Heaving the body away, Zindi turned and threw herself across the road and down the embankment. She rolled to the bottom, her skirts ripped to shreds and splashed with blood. When she managed to push herself up again, she saw three figures, nothing more than shadows, vanishing into the haze. She ran after them and caught up; and together, shielded by the darkness, they hurried towards the inlet and the waiting motor-launch.
And, though she was weeping herself, she comforted them and helped them and she put her arms around their shoulders and held them up, for they stumbled often on that torn beach: it was not long since that the black-uniforms had driven their jeeps across the same sand, leaving it furrowed and sown with salt.
Part III. Tamas: Death
Chapter Twenty. Playing to a Beat
And so it happened one day that Dr Uma Verma came upon an odd little group in a roadside café while she was walking down the sand-blown, dusty length of the Avenue Mohamed Khemisti in the little town of El Oued on the north-eastern edge of the Algerian Sahara.

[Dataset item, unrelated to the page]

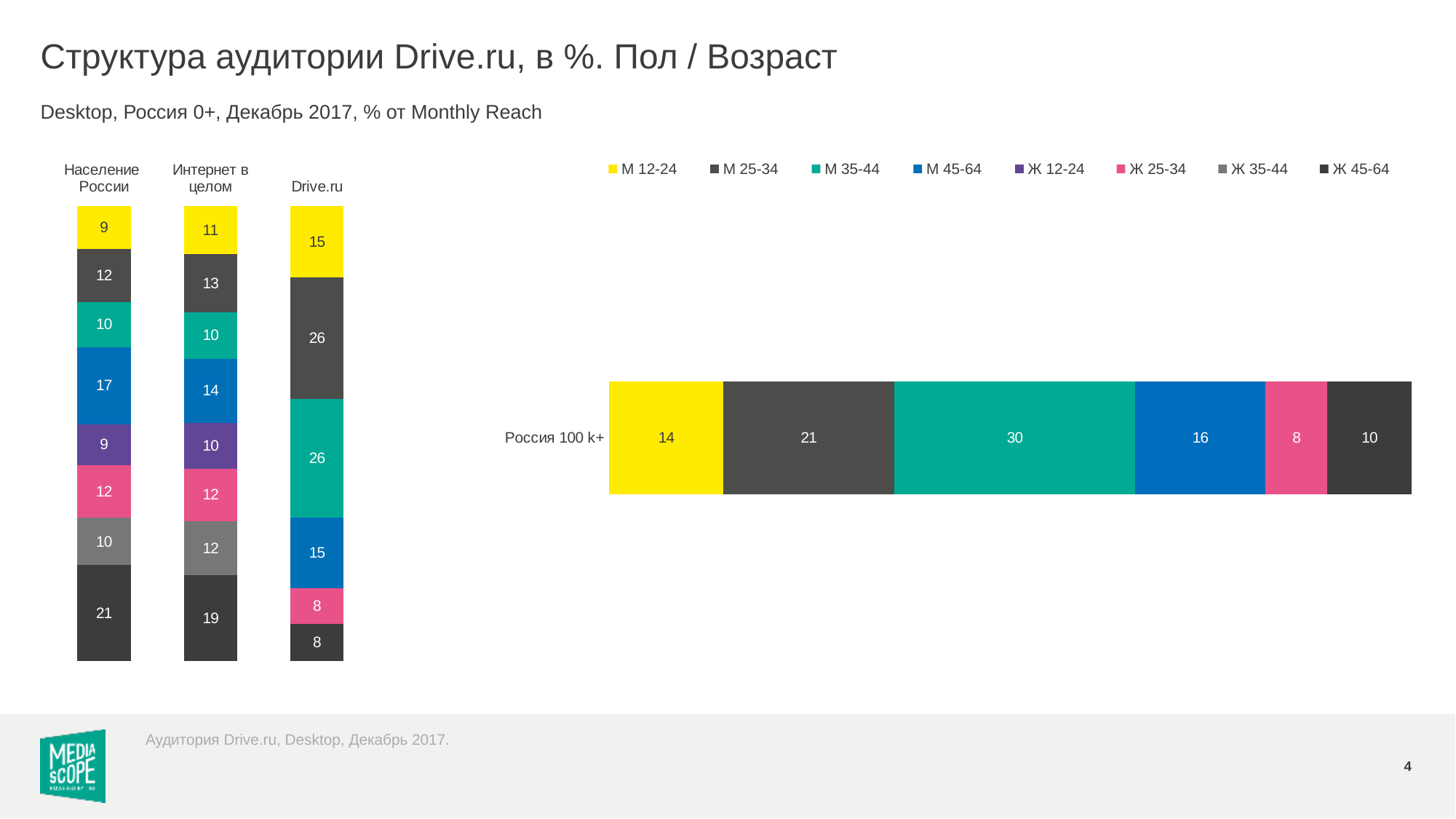
In the left chart, what is the value of the bottom (Ж 45-64) segment of the Население России bar? 21 In the right chart (Россия 100 k+), what is the value of the М 35-44 segment? 30 In the right chart, what is the total of all segments in the Россия 100 k+ bar? 99 How many series does the legend on the slide list? 8 In the right chart (Россия 100 k+), which series has the largest segment? М 35-44 In the right chart (Россия 100 k+), which series has the smallest segment? Ж 25-34 How many stacked bars are shown in the left chart? 3 In the left chart, which bar has the larger М 45-64 segment: Население России or Интернет в целом? Население России In the left chart, what is the difference between the М 12-24 segment of the Drive.ru bar and the М 12-24 segment of the Население России bar? 6 What kind of chart is the right chart (Россия 100 k+)? Stacked bar chart How many segments does the Drive.ru bar in the left chart contain? 6 In the left chart, what is the value of the М 25-34 segment in the Drive.ru bar? 26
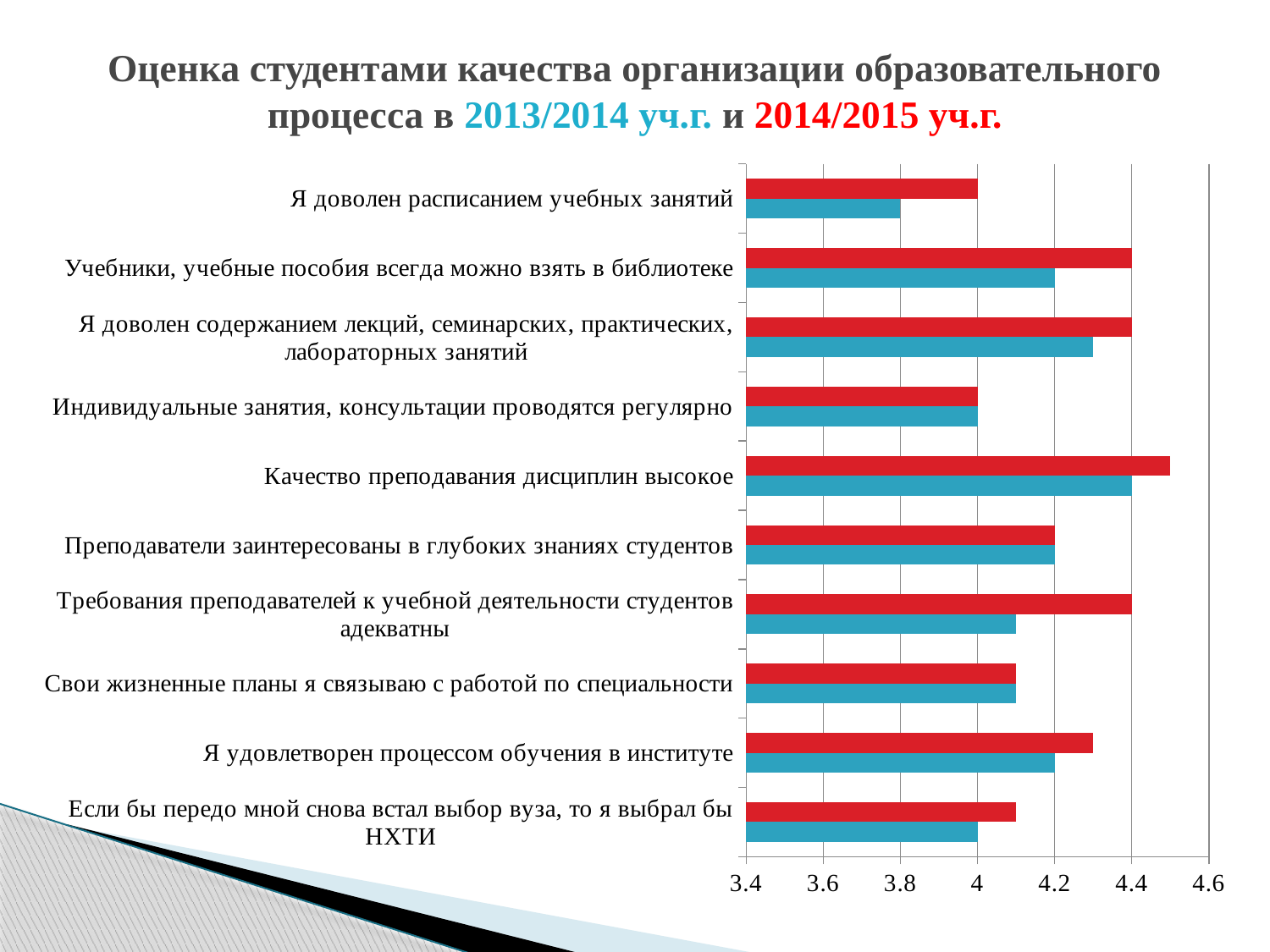
Which statement has the longest bar on the chart? Качество преподавания дисциплин высокое What is the value of the red (2014/2015) bar for "Я доволен расписанием учебных занятий"? 4 What kind of chart is shown on the slide? bar chart Is the red (2014/2015) value for "Качество преподавания дисциплин высокое" greater or less than 4.4? greater What is the value of the blue (2013/2014) bar for "Я доволен расписанием учебных занятий"? 3.8 What is the value of the blue (2013/2014) bar for "Качество преподавания дисциплин высокое"? 4.4 Which statement has the shortest bar on the chart? Я доволен расписанием учебных занятий How many series (academic years) does the chart compare? 2 How many statements (categories) are listed on the chart? 10 For "Я удовлетворен процессом обучения в институте", which bar is longer, the red (2014/2015) or the blue (2013/2014)? red (2014/2015) Is the blue (2013/2014) value for "Требования преподавателей к учебной деятельности студентов адекватны" greater or less than 4.2? less What is the value of the red (2014/2015) bar for "Учебники, учебные пособия всегда можно взять в библиотеке"? 4.4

She was on her way to visit a Berber patient of hers, an elderly Acheche woman who had promised her half a dozen eggs from her own chickens. She was walking very briskly; not because she was in a hurry — her patient had assured her, smiling till the tattoos on her face disappeared into her wrinkles, that there would always be eggs in her house for the ‘Indian doctor’ — but partly because that was how she always did everything. That was one of the first lessons her father had taught her. Often, before he set off for school in the morning, the old man would say to her: If you’re going to do anything, do it as though you meant to finish it, and finish it well besides. That’s what went wrong with this country — nobody ever thought anything worth finishing. Look at those Rajput kings and all those Mughals who sat around in Delhi and began things — just began … She could see him now, old Hem Narain Mathur, masterji , his bespectacled eyes bright in the gaunt hollow of his face, smiling, sucking his teeth, standing as though for a photograph beside the most treasured of his few possessions, his first bookcase — a few old nailed-together planks of wood which he had clung to somehow through all his years of wandering — three shelves which held all the most beloved books of his college years, the very bookcase which now haunted a corner of her drawing-room in El Oued like some patient, dusty ghost waiting for who knew what? And she could see herself watching him, stiff and starched in her school uniform and oiled braid, hurrying him out of the house — It’s time to go now, Ba — out into the almost-Himalayan cool of the Dehra Dun morning; walking hand-in-hand through their gullie, past the Clock Tower, listening to his frayed old cotton shirt and white trousers swishing briskly beside her, trying to keep up with him and wondering why it was that he who walked so briskly and talked so often of finishing — not just beginning — had never finished anything himself.
But there he was, in front of his bookcase again, smiling. She could see his smile clearer than ever now; and today, with the smell of failure already bitter in her nostrils, it stung, for she could see that it was at her that he was smiling, even though his smile was not mocking but melancholy.